TASK TO CARRY OUT: Reproduce every row below, substituting "arched entrance" for each occurrence of "arched doorway" and keeping everything else the same. Omit the pictures from your output.

[Some rows]
========
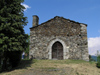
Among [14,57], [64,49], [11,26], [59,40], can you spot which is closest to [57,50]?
[64,49]

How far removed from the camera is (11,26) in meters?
9.63

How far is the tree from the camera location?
8930 millimetres

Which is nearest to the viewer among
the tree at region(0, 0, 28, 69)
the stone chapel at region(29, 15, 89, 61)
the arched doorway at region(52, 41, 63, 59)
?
the tree at region(0, 0, 28, 69)

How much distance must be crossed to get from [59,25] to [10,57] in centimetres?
716

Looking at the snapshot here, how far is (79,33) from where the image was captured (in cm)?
1397

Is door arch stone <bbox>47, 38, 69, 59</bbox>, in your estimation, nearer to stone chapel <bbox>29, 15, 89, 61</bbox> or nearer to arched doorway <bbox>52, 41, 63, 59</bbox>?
stone chapel <bbox>29, 15, 89, 61</bbox>

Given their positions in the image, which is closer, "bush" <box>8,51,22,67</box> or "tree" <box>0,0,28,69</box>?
"tree" <box>0,0,28,69</box>

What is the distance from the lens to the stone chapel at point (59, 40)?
1366 centimetres

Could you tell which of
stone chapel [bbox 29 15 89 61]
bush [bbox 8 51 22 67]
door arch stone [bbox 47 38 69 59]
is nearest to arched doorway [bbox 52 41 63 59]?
stone chapel [bbox 29 15 89 61]

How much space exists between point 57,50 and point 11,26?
6787mm

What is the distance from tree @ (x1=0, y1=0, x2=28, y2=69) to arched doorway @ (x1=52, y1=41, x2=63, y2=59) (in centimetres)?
477

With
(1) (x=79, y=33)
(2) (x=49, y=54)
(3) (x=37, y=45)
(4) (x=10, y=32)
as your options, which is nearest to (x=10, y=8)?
(4) (x=10, y=32)

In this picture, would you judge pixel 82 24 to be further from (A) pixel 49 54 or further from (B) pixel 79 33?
(A) pixel 49 54

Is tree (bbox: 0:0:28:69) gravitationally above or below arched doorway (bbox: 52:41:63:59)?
above
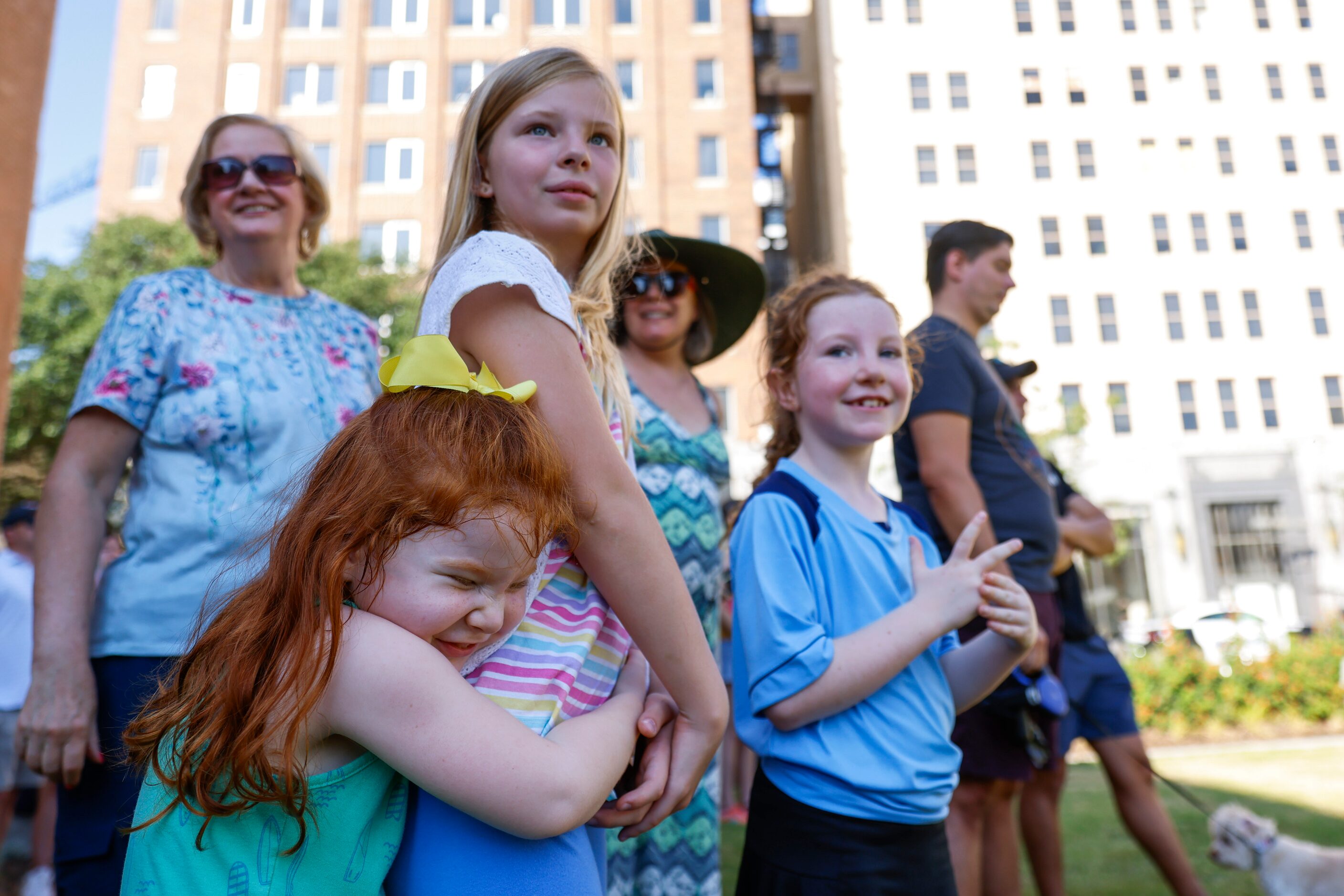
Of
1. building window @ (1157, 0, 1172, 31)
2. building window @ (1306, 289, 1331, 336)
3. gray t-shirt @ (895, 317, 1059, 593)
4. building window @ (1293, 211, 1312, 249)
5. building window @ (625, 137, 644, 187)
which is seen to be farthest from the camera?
building window @ (1157, 0, 1172, 31)

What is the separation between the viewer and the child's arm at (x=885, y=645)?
175 cm

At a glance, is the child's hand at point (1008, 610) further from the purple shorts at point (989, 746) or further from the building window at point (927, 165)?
the building window at point (927, 165)

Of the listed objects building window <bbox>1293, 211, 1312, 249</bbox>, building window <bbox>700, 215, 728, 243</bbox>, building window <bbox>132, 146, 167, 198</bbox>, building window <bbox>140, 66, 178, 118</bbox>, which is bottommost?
building window <bbox>700, 215, 728, 243</bbox>

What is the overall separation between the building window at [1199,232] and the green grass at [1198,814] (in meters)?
29.0

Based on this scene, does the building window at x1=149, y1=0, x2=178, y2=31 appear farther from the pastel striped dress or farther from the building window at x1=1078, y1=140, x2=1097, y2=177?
the pastel striped dress

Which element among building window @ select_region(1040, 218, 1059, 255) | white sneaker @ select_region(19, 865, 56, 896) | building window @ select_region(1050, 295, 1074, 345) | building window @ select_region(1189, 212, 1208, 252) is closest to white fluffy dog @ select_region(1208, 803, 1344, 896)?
white sneaker @ select_region(19, 865, 56, 896)

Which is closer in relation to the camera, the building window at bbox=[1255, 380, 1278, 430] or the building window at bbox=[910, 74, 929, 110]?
the building window at bbox=[1255, 380, 1278, 430]

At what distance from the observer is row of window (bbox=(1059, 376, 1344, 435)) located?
102ft

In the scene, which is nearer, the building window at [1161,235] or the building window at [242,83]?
the building window at [242,83]

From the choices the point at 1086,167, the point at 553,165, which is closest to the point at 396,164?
the point at 1086,167

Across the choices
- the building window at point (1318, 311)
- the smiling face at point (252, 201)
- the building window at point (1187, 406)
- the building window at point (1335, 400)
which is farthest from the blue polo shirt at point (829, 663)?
the building window at point (1318, 311)

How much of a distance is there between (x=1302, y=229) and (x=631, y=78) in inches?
939

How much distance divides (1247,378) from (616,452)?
36.0 m

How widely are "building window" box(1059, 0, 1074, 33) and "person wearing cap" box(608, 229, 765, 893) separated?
122ft
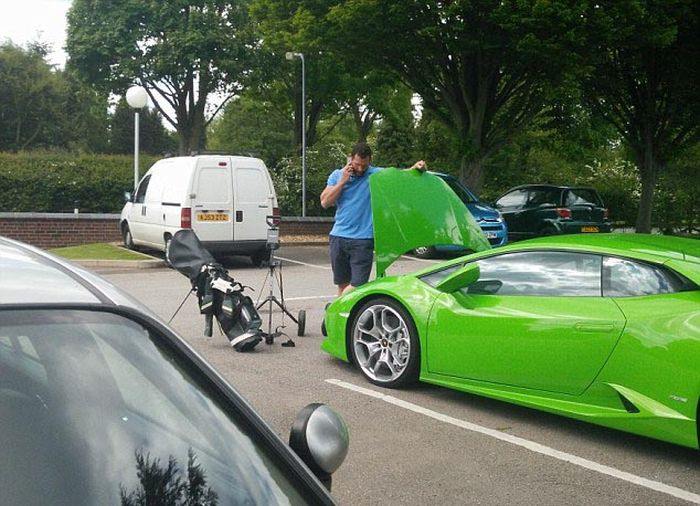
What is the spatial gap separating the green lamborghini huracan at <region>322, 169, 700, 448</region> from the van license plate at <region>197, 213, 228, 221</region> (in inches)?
357

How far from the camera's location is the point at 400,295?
626 cm

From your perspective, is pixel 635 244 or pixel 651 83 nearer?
pixel 635 244

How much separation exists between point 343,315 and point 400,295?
2.33 feet

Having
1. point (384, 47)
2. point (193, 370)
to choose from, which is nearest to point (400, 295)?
point (193, 370)

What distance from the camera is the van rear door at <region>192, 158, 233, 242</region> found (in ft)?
50.7

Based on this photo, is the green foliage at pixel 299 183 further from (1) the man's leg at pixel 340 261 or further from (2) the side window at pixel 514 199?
(1) the man's leg at pixel 340 261

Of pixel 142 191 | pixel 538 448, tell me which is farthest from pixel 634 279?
pixel 142 191

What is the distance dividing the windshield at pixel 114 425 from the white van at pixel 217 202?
13209 millimetres

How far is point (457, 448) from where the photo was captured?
16.5 ft

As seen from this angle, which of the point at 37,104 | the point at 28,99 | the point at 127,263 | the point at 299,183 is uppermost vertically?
the point at 28,99

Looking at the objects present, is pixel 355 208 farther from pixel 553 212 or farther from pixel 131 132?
pixel 131 132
========
ANSWER TO THIS PROBLEM:
Among [14,57], [64,49], [11,26], [59,40], can you spot which is closest to [57,50]?
[64,49]

How far removed from the camera is (11,26) in meters?
9.63

How far is the tree from the camera location?
8930 millimetres

Which is nearest to the viewer among
the tree at region(0, 0, 28, 69)
the stone chapel at region(29, 15, 89, 61)
the arched entrance at region(52, 41, 63, 59)
?
the tree at region(0, 0, 28, 69)

How much distance must be crossed to get from [59,25] to [10,57] in centimetres?
716

Looking at the snapshot here, how far is (79,33) from where the image was captured (in cm)?
1397

Is door arch stone <bbox>47, 38, 69, 59</bbox>, in your estimation, nearer to stone chapel <bbox>29, 15, 89, 61</bbox> or nearer to arched entrance <bbox>52, 41, 63, 59</bbox>?
stone chapel <bbox>29, 15, 89, 61</bbox>

Given their positions in the image, which is closer, "bush" <box>8,51,22,67</box> or "tree" <box>0,0,28,69</box>?
"tree" <box>0,0,28,69</box>

What is the distance from the lens to the stone chapel at point (59, 40)?
1366 centimetres

Could you tell which of
stone chapel [bbox 29 15 89 61]
bush [bbox 8 51 22 67]
door arch stone [bbox 47 38 69 59]
is nearest to arched entrance [bbox 52 41 63 59]?
stone chapel [bbox 29 15 89 61]

How much space exists between point 57,50 and point 11,26?
6787mm

What is the distance from tree @ (x1=0, y1=0, x2=28, y2=69) to arched entrance @ (x1=52, y1=41, x2=63, y2=59) (in centimetres)?
477

With
(1) (x=79, y=33)
(2) (x=49, y=54)
(3) (x=37, y=45)
(4) (x=10, y=32)
as your options, which is nearest to (x=10, y=8)?
(4) (x=10, y=32)

In this picture, would you judge pixel 82 24 to be further from (A) pixel 49 54 or further from (B) pixel 79 33?
(A) pixel 49 54

Is tree (bbox: 0:0:28:69) gravitationally above or below arched entrance (bbox: 52:41:63:59)?
above
Of
1. building window @ (1157, 0, 1172, 31)
2. building window @ (1306, 289, 1331, 336)
3. gray t-shirt @ (895, 317, 1059, 593)
4. building window @ (1293, 211, 1312, 249)
5. building window @ (625, 137, 644, 187)
which is seen to be farthest from the camera?
building window @ (1157, 0, 1172, 31)

What is the separation between the viewer and the child's arm at (x=885, y=645)?
175 cm

At a glance, is the child's hand at point (1008, 610) further from the purple shorts at point (989, 746) or further from the building window at point (927, 165)?
the building window at point (927, 165)

Of the listed objects building window <bbox>1293, 211, 1312, 249</bbox>, building window <bbox>700, 215, 728, 243</bbox>, building window <bbox>132, 146, 167, 198</bbox>, building window <bbox>140, 66, 178, 118</bbox>, which is bottommost?
building window <bbox>700, 215, 728, 243</bbox>

What is the overall separation between the building window at [1199,232] and the green grass at [1198,814] (in meters)?
29.0

Based on this scene, does the building window at x1=149, y1=0, x2=178, y2=31 appear farther from the pastel striped dress or farther from the building window at x1=1078, y1=140, x2=1097, y2=177?
the pastel striped dress

Which element among building window @ select_region(1040, 218, 1059, 255) | white sneaker @ select_region(19, 865, 56, 896) | building window @ select_region(1050, 295, 1074, 345) | building window @ select_region(1189, 212, 1208, 252) is closest to white fluffy dog @ select_region(1208, 803, 1344, 896)?
white sneaker @ select_region(19, 865, 56, 896)

Which is closer in relation to the camera, the building window at bbox=[1255, 380, 1278, 430] or the building window at bbox=[910, 74, 929, 110]?
the building window at bbox=[1255, 380, 1278, 430]

At what distance from the observer is row of window (bbox=(1059, 376, 1344, 435)) located?
102ft

In the scene, which is nearer, the building window at [1161,235] or the building window at [242,83]?
the building window at [242,83]

From the choices the point at 1086,167, the point at 553,165, which is closest to the point at 396,164?
the point at 1086,167

Across the choices
- the building window at point (1318, 311)
- the smiling face at point (252, 201)
- the building window at point (1187, 406)
- the building window at point (1335, 400)
which is farthest from the blue polo shirt at point (829, 663)?
the building window at point (1318, 311)

How much of a distance is there between (x=1302, y=229) and (x=631, y=78) in inches?
939

How much distance divides (1247,378) from (616,452)?
36.0 m

How widely are "building window" box(1059, 0, 1074, 33) and "person wearing cap" box(608, 229, 765, 893) separated?
122ft
What is the spatial gap separating the green lamborghini huracan at <region>322, 169, 700, 448</region> from the van license plate at <region>197, 213, 228, 221</region> (in inches)?
357

How far from the camera's location is the point at 400,295?
626 cm

From your perspective, is pixel 635 244 or pixel 651 83 nearer?
pixel 635 244

How much separation exists between point 343,315 and point 400,295?
2.33 feet

Having
1. point (384, 47)
2. point (193, 370)
to choose from, which is nearest to point (400, 295)?
point (193, 370)

What distance from the camera is the van rear door at <region>192, 158, 233, 242</region> found (in ft)?
50.7

Based on this photo, is the green foliage at pixel 299 183 further from (1) the man's leg at pixel 340 261 or further from (2) the side window at pixel 514 199?
(1) the man's leg at pixel 340 261

Of pixel 142 191 | pixel 538 448, tell me which is farthest from pixel 634 279?
pixel 142 191

What is the distance dividing the windshield at pixel 114 425 from the white van at pixel 217 202?
13209 millimetres

How far is point (457, 448) from where the photo was captured?
16.5 ft

As seen from this angle, which of the point at 37,104 | the point at 28,99 | the point at 127,263 | the point at 299,183 is uppermost vertically?
the point at 28,99

Looking at the objects present, is pixel 355 208 farther from pixel 553 212 or farther from pixel 131 132?
pixel 131 132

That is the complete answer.